と思ってたった今体重計に乗ってきたけど、さらに体重減ってた。それはそれで危険。。
そろそろウサギさん(と言ったら、解説なしで相方は理解してくれました)なので、早く帰ってこないかなぁ、と。


先日、5時間にわたる腹腔鏡下手術をやり遂げました。
得られたものは達成感だけではなく腰痛もでした。
体の向きと、モニターの向きが違う状態が長く続いたので。

腰痛って、つらいっすねぇ。
はじめは寝るとき以外は家でもずっとバンドをして、横になる時間を極力取るようにしていましたが、それも仕事中以外は必要なくなりました。
自分はならないと思ってたけど、年には勝てないなぁ・・。


移植医療についても考えてみたりします。
医療というものは単なる人助けではなくて、natural course、つまり人為的に対処しない場合にたどる生命、生活の転帰、に抵抗するものであり、それが自分の仕事でもあるわけです。
しかし、無制限に抵抗するべきかというと、どこかで線引きは必要です。
端的な例は、終末期患者に人工呼吸、心臓マッサージなどいわゆる延命治療をするかどうか、といったものです。
臓器を人からもらうことを前提とする移植医療には、漠然とした抵抗感がありました。

そう思っていたのですが、いざ自分の子どもの病気が判明すると、思いは容易に宙に浮きました。
受けたほうが良いとされるのであれば、必要な手術はお願いしたいと思いました。
こどもによくなってほしいという気持ちはまったく同じで、ただ、それが本人の体だけで完結する手術なのか、あるいはだれかの臓器があれば完結する手術なのか、それ「だけ」の違いでした。
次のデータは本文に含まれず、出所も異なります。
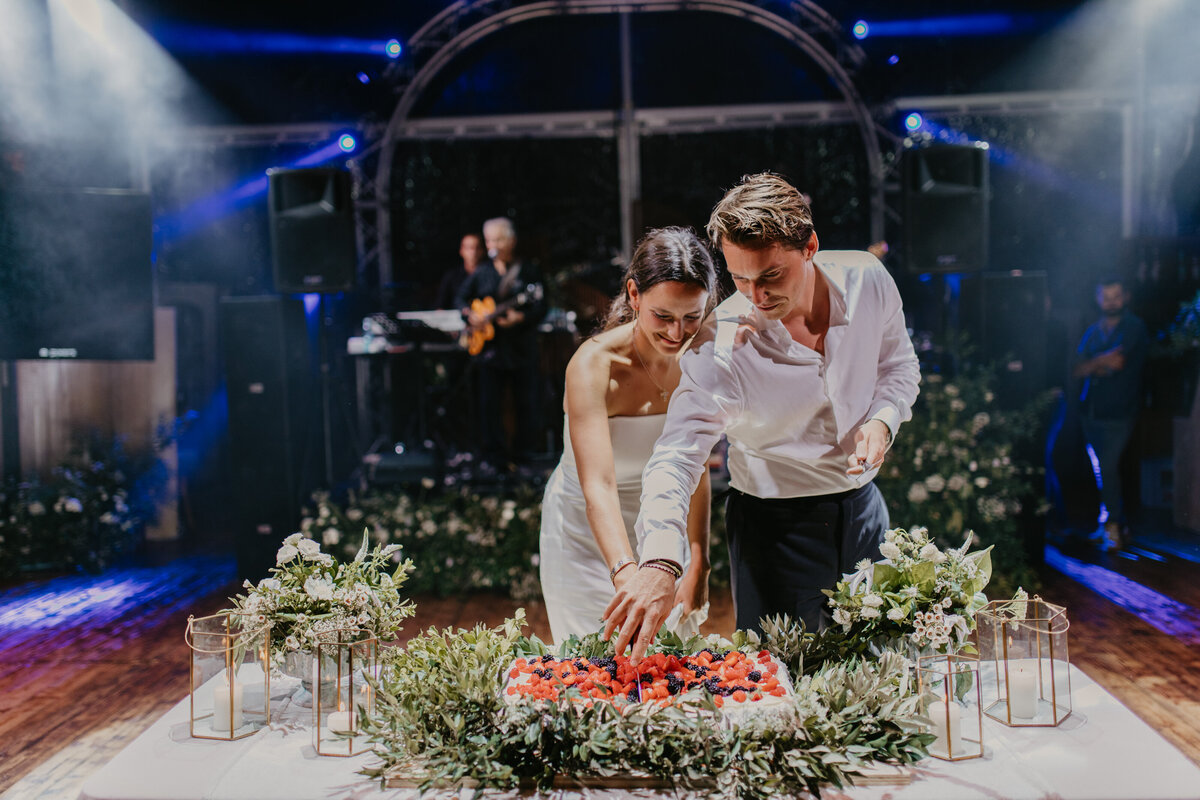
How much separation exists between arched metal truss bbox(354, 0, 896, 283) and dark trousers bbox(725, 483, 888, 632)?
5.07 meters

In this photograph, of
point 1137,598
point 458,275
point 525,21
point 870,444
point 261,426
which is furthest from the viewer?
point 525,21

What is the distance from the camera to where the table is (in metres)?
1.40

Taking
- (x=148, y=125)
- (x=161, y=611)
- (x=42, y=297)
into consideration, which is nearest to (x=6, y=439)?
(x=42, y=297)

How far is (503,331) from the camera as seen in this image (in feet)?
19.2

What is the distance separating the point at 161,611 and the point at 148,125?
3394 mm

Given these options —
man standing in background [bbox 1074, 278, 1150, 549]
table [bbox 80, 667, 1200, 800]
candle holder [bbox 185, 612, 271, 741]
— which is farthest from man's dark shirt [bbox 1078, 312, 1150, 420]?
candle holder [bbox 185, 612, 271, 741]

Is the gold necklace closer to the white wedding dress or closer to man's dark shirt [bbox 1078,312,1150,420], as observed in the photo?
the white wedding dress

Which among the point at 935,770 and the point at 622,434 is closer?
the point at 935,770

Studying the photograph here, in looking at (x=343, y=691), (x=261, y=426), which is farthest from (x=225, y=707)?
(x=261, y=426)

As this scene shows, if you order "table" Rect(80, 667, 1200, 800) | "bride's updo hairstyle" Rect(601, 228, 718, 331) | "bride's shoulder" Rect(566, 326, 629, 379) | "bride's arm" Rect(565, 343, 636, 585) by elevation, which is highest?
"bride's updo hairstyle" Rect(601, 228, 718, 331)

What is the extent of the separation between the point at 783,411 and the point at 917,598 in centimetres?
55

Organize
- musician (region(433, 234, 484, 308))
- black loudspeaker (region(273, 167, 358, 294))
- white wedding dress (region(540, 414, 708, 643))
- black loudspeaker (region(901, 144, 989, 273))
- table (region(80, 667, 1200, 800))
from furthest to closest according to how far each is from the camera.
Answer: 1. musician (region(433, 234, 484, 308))
2. black loudspeaker (region(273, 167, 358, 294))
3. black loudspeaker (region(901, 144, 989, 273))
4. white wedding dress (region(540, 414, 708, 643))
5. table (region(80, 667, 1200, 800))

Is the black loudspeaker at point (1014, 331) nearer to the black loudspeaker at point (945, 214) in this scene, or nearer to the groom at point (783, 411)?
the black loudspeaker at point (945, 214)

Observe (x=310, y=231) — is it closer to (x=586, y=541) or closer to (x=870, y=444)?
(x=586, y=541)
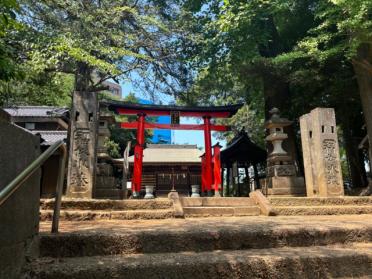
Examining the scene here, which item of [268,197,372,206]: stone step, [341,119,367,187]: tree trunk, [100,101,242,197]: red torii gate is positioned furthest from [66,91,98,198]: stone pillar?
[341,119,367,187]: tree trunk

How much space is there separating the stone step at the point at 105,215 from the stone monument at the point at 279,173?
528cm

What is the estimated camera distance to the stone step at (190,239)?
10.8 ft

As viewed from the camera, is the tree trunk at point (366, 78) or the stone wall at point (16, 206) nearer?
the stone wall at point (16, 206)

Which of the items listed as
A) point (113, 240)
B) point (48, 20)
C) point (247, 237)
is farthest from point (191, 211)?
point (48, 20)

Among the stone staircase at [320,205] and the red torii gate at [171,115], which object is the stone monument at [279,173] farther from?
the red torii gate at [171,115]

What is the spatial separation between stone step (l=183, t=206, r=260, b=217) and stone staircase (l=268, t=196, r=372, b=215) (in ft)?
1.49

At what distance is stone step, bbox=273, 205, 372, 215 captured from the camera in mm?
6555

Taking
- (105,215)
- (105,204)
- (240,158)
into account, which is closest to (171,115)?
(240,158)

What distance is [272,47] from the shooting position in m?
16.3

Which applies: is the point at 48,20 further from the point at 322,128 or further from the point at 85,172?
the point at 322,128

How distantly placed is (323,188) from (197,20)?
429 inches

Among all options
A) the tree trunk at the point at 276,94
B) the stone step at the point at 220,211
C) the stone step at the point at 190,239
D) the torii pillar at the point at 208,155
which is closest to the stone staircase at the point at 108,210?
the stone step at the point at 220,211

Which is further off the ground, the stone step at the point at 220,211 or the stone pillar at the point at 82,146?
the stone pillar at the point at 82,146

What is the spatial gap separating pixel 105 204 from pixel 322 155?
19.0 feet
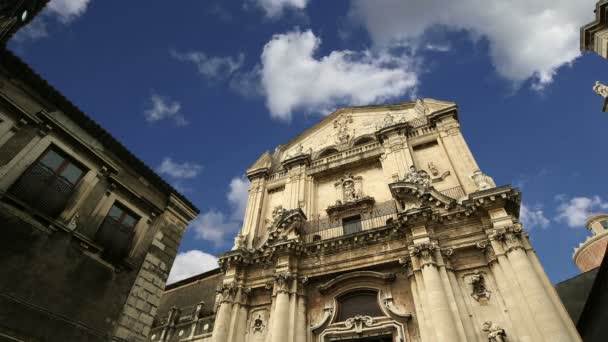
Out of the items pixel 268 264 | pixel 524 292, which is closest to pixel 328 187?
pixel 268 264

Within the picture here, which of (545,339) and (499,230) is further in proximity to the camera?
(499,230)

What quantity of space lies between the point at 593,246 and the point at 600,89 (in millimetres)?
25041

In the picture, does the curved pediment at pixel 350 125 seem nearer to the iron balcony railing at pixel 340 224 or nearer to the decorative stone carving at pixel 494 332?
the iron balcony railing at pixel 340 224

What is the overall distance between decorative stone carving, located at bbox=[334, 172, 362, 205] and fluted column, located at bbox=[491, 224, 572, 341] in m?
7.04

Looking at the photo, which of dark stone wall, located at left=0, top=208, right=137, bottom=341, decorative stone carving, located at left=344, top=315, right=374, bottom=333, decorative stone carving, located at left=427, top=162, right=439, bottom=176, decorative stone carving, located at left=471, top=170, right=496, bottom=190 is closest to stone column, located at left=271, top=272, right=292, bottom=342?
decorative stone carving, located at left=344, top=315, right=374, bottom=333

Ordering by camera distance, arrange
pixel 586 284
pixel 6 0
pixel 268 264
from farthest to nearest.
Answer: pixel 586 284, pixel 268 264, pixel 6 0

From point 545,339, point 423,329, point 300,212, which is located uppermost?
point 300,212

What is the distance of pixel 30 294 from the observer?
27.1 feet

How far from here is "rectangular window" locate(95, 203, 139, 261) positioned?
33.9 ft

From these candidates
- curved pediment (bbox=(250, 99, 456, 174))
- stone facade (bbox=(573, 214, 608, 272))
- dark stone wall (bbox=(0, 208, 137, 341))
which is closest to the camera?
dark stone wall (bbox=(0, 208, 137, 341))

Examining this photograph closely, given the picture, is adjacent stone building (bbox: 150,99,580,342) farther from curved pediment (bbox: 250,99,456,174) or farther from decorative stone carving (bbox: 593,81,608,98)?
decorative stone carving (bbox: 593,81,608,98)

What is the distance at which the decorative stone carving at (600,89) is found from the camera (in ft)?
49.5

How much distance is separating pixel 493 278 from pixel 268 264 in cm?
927

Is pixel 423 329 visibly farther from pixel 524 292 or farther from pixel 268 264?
pixel 268 264
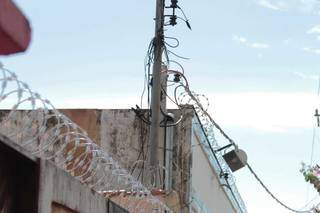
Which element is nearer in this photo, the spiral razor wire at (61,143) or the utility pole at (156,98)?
the spiral razor wire at (61,143)

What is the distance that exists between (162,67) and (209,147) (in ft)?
7.87

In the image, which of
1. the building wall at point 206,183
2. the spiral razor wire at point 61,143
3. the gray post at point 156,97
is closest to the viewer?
the spiral razor wire at point 61,143

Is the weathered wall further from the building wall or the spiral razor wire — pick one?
the building wall

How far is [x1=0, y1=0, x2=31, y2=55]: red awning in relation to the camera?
7.99 feet

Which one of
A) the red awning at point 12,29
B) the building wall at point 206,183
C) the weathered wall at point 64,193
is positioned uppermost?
the building wall at point 206,183

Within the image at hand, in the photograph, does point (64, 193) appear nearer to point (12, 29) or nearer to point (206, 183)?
point (12, 29)

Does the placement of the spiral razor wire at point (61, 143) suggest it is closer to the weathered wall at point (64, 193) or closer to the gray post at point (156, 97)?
the weathered wall at point (64, 193)

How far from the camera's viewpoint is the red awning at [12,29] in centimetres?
244

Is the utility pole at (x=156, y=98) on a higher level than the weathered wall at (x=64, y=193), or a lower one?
higher

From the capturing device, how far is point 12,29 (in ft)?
8.13

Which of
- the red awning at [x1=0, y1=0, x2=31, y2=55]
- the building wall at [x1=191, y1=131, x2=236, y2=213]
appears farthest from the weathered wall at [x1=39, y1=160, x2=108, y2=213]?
the building wall at [x1=191, y1=131, x2=236, y2=213]

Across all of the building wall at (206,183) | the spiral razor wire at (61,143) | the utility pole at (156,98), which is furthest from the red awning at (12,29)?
the building wall at (206,183)

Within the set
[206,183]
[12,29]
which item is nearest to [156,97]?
[206,183]

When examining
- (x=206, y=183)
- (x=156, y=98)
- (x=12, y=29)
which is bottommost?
(x=12, y=29)
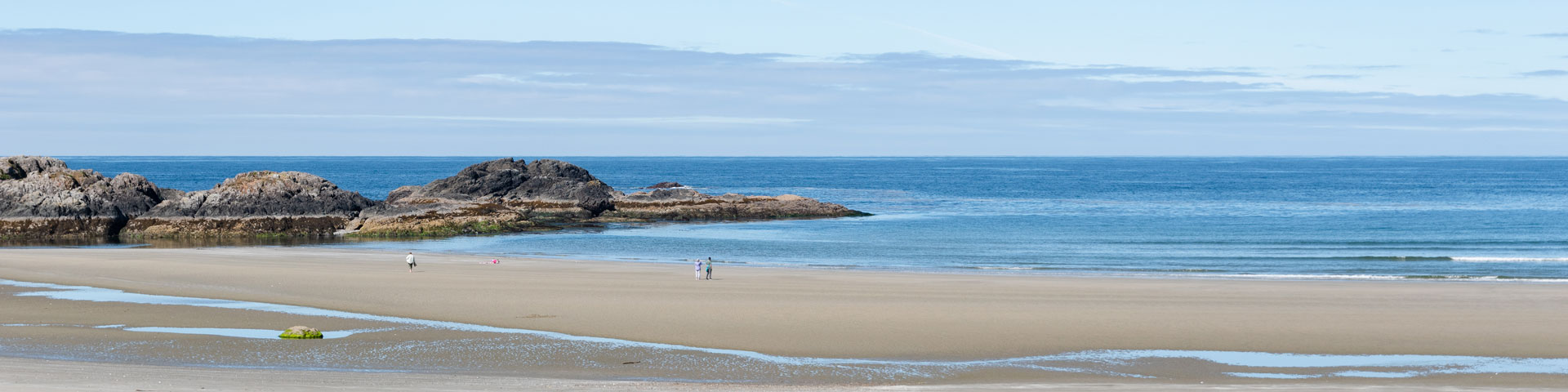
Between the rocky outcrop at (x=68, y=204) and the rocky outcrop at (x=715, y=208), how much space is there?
21668mm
移植を必要とする子ども、その親にとって、それが必要な手術なのですから。
実際には全くそうではなかったのですが、腎移植を受けることでうちの子が元気でいられるなら、そのための手だてを模索したでしょうから。


先日実家に行ったとき、ドキュメンタリーである人物の半生を振り返り、妻からの手紙あり、でも結局青汁のコマーシャルかよ!という番組を観ました。
父はそうと知って観ていましたが。
胡散臭かったけど、なにをするにも健康であることが大前提、というのは真実だと思います。